━━━ SUPPLIED RECORDS

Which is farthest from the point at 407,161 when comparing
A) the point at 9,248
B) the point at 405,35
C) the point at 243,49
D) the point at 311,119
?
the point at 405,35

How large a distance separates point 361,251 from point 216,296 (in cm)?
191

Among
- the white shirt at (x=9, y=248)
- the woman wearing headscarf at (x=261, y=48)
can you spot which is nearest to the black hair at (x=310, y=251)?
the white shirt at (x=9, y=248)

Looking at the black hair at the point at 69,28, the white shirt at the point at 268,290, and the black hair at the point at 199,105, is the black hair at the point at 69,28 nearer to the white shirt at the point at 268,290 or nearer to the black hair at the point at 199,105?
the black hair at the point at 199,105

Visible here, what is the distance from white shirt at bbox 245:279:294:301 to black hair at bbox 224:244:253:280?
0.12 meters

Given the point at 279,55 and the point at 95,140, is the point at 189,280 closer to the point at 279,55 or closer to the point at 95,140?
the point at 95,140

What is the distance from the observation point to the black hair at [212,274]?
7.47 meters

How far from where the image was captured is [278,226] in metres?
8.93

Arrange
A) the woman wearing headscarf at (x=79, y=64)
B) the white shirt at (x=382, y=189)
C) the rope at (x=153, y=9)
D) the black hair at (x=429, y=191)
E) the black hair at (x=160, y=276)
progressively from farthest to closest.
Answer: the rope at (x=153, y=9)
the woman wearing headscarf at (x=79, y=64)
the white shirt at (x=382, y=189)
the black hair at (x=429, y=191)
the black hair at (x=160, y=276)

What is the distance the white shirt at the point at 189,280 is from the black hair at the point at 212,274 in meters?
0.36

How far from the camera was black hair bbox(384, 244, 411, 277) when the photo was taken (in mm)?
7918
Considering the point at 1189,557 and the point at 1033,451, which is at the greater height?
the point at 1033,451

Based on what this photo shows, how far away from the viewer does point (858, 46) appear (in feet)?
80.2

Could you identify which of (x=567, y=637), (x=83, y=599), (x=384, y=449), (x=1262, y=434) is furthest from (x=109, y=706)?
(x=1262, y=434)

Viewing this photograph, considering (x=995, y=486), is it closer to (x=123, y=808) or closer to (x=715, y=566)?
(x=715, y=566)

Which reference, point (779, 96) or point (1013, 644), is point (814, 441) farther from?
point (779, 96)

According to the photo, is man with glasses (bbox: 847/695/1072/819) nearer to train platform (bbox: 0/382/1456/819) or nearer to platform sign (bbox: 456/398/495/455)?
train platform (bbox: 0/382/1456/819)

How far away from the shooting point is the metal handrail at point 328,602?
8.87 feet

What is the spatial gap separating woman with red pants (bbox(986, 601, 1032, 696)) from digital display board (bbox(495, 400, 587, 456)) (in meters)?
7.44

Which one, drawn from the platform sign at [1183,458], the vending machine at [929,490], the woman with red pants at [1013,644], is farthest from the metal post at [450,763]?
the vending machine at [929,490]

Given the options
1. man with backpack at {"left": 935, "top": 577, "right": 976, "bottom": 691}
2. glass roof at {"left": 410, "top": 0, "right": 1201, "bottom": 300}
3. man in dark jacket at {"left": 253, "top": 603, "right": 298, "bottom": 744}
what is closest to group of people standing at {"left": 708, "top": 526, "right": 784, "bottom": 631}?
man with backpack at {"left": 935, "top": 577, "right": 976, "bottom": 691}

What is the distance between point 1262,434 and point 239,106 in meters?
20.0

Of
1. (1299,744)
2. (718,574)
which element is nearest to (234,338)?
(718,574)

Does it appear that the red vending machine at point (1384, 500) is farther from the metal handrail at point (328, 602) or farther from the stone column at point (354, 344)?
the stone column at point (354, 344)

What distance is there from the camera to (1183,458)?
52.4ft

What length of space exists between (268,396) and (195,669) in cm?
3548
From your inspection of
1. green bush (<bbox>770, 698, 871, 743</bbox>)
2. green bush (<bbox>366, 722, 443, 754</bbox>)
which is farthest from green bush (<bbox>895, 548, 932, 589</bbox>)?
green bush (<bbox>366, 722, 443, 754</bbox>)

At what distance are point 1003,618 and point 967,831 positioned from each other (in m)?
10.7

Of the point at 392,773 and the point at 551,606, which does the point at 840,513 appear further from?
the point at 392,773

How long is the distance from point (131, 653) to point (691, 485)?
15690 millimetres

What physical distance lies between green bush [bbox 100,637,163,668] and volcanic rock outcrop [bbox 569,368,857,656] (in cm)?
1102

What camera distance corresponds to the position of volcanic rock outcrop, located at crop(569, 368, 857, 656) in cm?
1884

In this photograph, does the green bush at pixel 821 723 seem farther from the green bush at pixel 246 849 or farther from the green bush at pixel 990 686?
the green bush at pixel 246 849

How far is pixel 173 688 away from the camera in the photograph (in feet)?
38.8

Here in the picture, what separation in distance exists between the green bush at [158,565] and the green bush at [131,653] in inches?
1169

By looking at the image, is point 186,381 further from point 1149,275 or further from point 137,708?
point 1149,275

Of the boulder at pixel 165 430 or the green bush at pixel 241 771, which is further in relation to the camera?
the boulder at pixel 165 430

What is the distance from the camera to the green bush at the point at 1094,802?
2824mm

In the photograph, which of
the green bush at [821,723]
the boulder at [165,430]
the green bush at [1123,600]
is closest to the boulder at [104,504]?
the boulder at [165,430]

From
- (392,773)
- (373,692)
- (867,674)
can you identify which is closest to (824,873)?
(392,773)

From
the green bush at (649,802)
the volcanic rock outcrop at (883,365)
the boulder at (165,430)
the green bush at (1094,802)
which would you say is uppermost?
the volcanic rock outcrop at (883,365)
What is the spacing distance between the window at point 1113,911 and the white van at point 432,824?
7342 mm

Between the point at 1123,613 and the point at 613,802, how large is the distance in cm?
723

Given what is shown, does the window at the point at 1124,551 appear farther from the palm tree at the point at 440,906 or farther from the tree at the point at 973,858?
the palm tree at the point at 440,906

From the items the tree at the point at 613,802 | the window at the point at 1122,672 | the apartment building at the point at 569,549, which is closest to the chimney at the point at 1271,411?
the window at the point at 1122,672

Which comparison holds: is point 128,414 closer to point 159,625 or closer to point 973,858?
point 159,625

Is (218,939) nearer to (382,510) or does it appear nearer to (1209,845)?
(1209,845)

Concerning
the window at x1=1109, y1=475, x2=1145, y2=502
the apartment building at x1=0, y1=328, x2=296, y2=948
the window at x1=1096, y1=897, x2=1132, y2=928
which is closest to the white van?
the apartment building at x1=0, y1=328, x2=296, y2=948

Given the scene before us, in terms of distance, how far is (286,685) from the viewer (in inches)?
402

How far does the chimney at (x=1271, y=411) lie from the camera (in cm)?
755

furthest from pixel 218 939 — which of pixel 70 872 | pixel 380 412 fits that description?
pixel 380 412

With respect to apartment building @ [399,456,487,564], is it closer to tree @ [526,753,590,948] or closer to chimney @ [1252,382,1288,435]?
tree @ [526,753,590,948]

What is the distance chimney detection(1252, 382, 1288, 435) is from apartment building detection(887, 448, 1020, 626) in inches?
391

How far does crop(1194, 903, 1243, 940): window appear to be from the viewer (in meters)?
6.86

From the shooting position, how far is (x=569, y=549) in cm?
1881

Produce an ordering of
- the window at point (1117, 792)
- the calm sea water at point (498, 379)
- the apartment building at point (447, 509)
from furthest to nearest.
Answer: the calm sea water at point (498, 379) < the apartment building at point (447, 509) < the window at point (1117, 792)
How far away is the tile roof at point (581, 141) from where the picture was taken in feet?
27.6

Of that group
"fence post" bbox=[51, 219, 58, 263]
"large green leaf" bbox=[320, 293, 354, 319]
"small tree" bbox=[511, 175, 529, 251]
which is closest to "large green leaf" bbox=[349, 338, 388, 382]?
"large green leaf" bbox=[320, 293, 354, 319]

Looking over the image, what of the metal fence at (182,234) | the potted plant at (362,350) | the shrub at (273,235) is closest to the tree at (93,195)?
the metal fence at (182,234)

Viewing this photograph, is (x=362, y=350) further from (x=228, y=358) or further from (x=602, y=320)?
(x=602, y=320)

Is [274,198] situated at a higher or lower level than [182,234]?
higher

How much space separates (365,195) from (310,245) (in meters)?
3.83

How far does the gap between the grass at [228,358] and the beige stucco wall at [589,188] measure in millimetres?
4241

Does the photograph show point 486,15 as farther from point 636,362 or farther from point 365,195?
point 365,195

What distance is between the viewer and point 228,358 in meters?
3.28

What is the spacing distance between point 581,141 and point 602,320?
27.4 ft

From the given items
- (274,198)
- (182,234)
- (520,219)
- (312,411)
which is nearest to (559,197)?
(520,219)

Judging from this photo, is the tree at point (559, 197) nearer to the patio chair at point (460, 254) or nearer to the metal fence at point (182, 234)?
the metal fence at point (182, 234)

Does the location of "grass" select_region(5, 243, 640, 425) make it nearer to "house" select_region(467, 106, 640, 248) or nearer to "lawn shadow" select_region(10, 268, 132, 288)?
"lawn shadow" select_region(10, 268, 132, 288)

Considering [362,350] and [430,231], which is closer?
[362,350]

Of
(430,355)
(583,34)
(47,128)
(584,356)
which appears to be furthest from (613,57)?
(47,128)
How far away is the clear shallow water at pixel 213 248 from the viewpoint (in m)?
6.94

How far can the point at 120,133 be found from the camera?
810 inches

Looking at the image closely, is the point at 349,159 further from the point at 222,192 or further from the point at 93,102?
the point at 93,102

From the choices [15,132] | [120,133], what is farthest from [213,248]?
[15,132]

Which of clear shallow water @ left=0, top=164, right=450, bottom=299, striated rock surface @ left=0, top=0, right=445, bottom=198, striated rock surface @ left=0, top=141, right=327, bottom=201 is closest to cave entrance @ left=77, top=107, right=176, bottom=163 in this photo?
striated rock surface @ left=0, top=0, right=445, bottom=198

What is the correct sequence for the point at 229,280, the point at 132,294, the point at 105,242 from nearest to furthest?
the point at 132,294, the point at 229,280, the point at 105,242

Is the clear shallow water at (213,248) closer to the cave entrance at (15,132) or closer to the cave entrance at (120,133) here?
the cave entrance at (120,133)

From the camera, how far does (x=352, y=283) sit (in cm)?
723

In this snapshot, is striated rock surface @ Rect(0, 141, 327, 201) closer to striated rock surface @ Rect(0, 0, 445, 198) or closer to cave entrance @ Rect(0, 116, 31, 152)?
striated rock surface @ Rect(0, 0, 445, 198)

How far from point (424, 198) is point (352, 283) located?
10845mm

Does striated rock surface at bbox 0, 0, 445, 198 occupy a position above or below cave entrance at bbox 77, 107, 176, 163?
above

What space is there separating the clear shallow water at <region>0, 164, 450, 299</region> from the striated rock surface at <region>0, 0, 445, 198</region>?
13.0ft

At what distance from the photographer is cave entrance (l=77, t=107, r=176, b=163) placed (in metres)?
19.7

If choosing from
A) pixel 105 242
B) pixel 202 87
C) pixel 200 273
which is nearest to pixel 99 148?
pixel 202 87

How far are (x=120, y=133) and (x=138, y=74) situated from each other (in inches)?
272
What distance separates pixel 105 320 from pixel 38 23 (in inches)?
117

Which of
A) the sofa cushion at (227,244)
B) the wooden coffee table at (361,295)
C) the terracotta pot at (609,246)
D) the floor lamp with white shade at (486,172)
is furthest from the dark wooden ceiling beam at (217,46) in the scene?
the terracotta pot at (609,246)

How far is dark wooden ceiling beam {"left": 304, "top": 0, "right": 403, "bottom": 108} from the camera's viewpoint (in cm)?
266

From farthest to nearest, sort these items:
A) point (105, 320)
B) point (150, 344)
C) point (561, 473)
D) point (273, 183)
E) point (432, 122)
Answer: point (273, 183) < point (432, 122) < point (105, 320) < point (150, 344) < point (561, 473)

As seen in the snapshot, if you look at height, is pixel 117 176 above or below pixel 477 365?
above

━━━━━━

◆ **GOAL**
All lines from the one that contains "How far is dark" through the end of the material are to be quoted exactly, with both ends included.

◆ **SOLUTION FOR THIS PROBLEM**
How far is dark wooden ceiling beam {"left": 304, "top": 0, "right": 403, "bottom": 108} from the camera's viewpoint (in cm)?
266

From farthest to nearest, sort these items:
A) point (105, 320)
B) point (150, 344)
C) point (561, 473)
D) point (273, 183)
E) point (432, 122)
Answer: point (273, 183) < point (432, 122) < point (105, 320) < point (150, 344) < point (561, 473)

As seen in the snapshot, if you look at height, is pixel 117 176 above or below pixel 477 365?
above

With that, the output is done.